I know you’ve heard it. I know you’ve read it. I know you have, because once it took hold, it became a mantra almost—chanted by anti-Michigan and pro-Michigan people alike. It pervaded talk radio and was virulent on the Internet and even infested the water coolers at work on Monday mornings.

“Coaching Michigan isn’t the football job it once was.”

HA!

That statement is purely false in direct proportion to its ad nauseam repeating, and is so full of excrement, that if you believe such horsepucky, then I feel for your loss of brain matter.

Rich Rodriguez, lugging all those bags from West Virginia, is supposed to be proof of this falsehood.

Michigan had to settle for Rodriguez, the school’s third choice. That much I will grant you. RichRod, indeed, wasn’t the first person Athletic Director Bill Martin had in mind, nor called, when Lloyd Carr announced he would retire following the 2007 season.

But the fact that Michigan hired Rodriguez doesn’t make true the assertion that the job isn’t what it used to be.

In Carr’s final season, Michigan went 9-4, culminating in a thrilling upset over Florida in the Capital One Bowl. The school was still the possessors of the winningest program in college football history.

More wins than Notre Dame. More wins than Nebraska. More wins than USC or Alabama or Ohio State or LSU. More than Florida or Texas or Oklahoma or Penn State. More than Ole Miss or Arizona State or Arkansas.

All that, and a 9-4 2007 season under Lloyd Carr, plus a bowl win.

And all of a sudden the coaching job at Michigan isn’t what it once was?

Martin and, to a lesser degree, President Mary Sue Coleman, screwed everything up with their clumsy, pathetic little patty cake attempt to bring Miles back home from LSU. Martin made the school look so bad that it couldn’t even get Greg Schiano to leave tiny Rutgers, where it takes two home games, at least, to get the amount of fans Michigan gets into its stadium every Saturday.

If Michigan hires Miles, then we’re talking about how many national championships they’re going to win in Ann Arbor—not about NCAA violations and rebounding from 3-9 and waxing nostalgic about the good old days.

But this doesn’t mean the job at Michigan isn’t what it once was. It means the people making the decisions at Michigan aren’t who they used to be.

The old AD, Don Canham—the man who brought Bo in from the cold of Miami (OH)—would never have let Miles, a U-M guy, slip through his fingers, number one.

Michigan is stuck, at least for the time being, with Rodriguez, who’s in the papers far more often about stuff that’s not football than stuff that is. The latest is something about Rodriguez and a banned booster and some real estate hanky-panky. Terrific.

But U-M is stuck with him not because the coaching job isn’t what it used to be. If the right people were in place upstairs, you’d have to beat the candidates off with a stick. Who wouldn’t want to coach Michigan and put them back on the map, with the recruiting tool of, “Where else can you play in front of 110,000 fans every Saturday?”

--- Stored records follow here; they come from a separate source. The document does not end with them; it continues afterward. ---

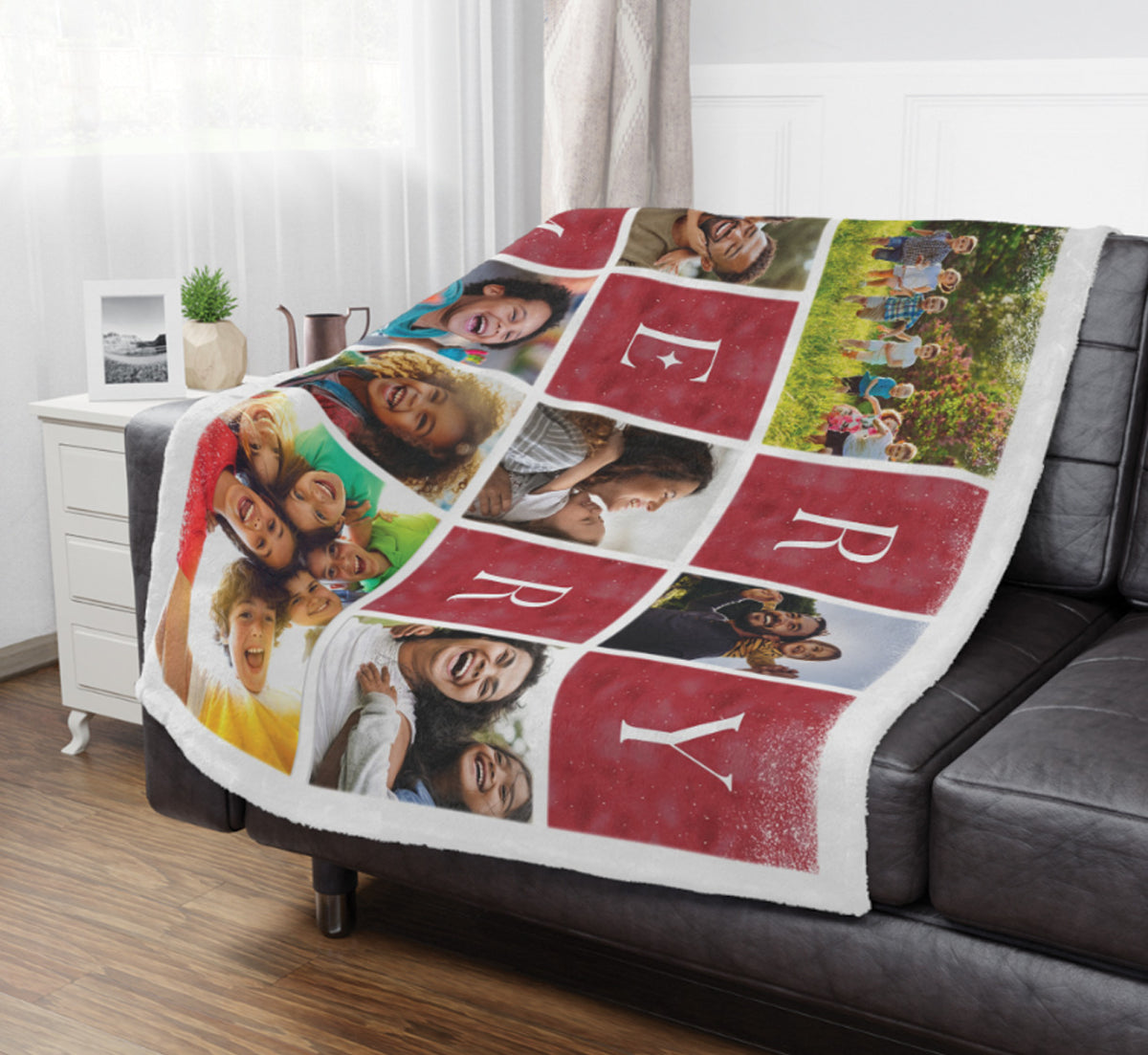 Personalized Merry Christmas Photo Collage Blanket – Custom Family Photo Throw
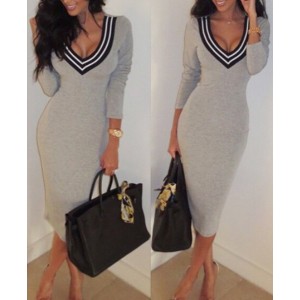 Plunging Neck Long Sleeves Striped Splicing Sexy Dress For Women gray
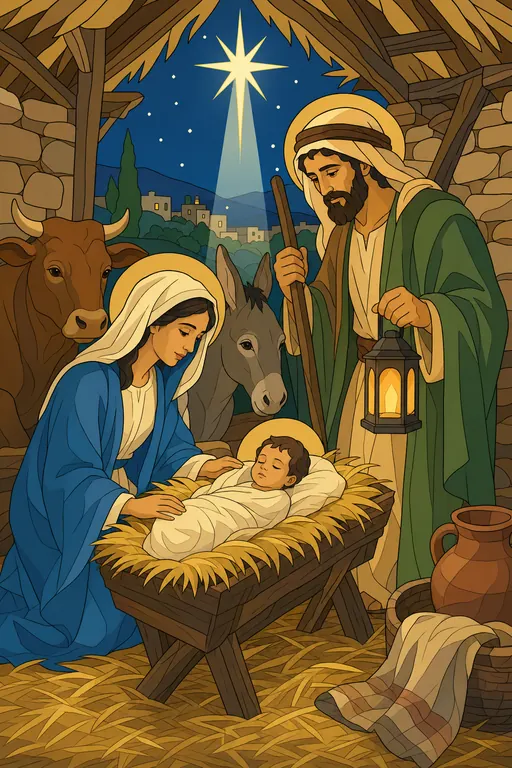 The painting this coloring page was drawn from: Mary and Joseph kneeling by baby Jesus in the manger in the stable, an ox and a donkey watching, the star overhead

Rodriguez has, in just one season and two off-seasons, soiled the Michigan program—shamed it as Gary Moeller did in a drunken fit, 14 years ago. But the fact that he did so has nothing to do with the waning quality of the job itself. It has everything to do with the bozos running the show in the halls of the administration.

Boot Bill Martin and then see if the Greg Schianos of the world ever say no to Michigan again—if they’re ever to be so honored to be asked, that is.